Another factor keeping SMEs in Excel is the easy linkage between the visualizations and calculations developed in spreadsheets, and the platform they’ve historically used to share those insights. We were surprised to hear that 95 percent of survey respondents are using email for sharing results with their colleagues. The sharing of insights via Excel charts embedded in an email that will eventually get buried in an inbox and thrown out to make room for yet more emails feels very 1995. What we see in companies embracing the digital age in manufacturing is they are turning towards browser-based advanced analytics applications facilitating online collaboration, easy permissions configuration, and sharing.
Machine Learning Myth Busters
Machine learning is becoming the new "Crossfit". If you aren’t boasting about your machine learning triumphs to all of LinkedIn, are you even doing machine learning?! Actually, you very well could be.
Instead of asking chemical industry professionals if they’re using machine learning, we asked them how they’re using it. Less than 10 percent of respondents reported writing their own machine learning algorithms, while nearly two thirds self-identified as consumers of existing ML algorithms, primarily in the form of other tools. This response was both surprising and encouraging. Machine learning doesn’t have to mean black box algorithms. It can mean models built on first principles understanding, process knowledge, and experience—where advanced statistics and ML software tools are transparent and presented in a low or no code environment, empowering process SMEs.

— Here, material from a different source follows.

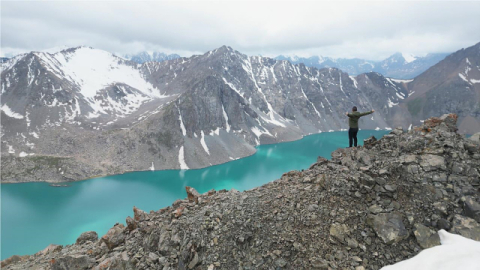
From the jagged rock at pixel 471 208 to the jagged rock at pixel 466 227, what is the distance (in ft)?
1.20

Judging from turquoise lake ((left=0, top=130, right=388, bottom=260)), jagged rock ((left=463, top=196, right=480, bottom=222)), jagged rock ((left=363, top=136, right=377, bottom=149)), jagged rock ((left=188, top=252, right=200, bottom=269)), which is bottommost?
turquoise lake ((left=0, top=130, right=388, bottom=260))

Chart: Chemical industry professionals' usage of machine learning (ML) in their analytics efforts.
The chemical industry professionals polled showed great understanding of a broad spectrum of machine learning concepts and high value analytics use cases. Removal of hurdles in areas such as organizational silos, workflow inefficiencies, ease of event identification, model development, KPI reporting, and sharing of insights will propel the chemical sector to the forefront of process data analytics innovation.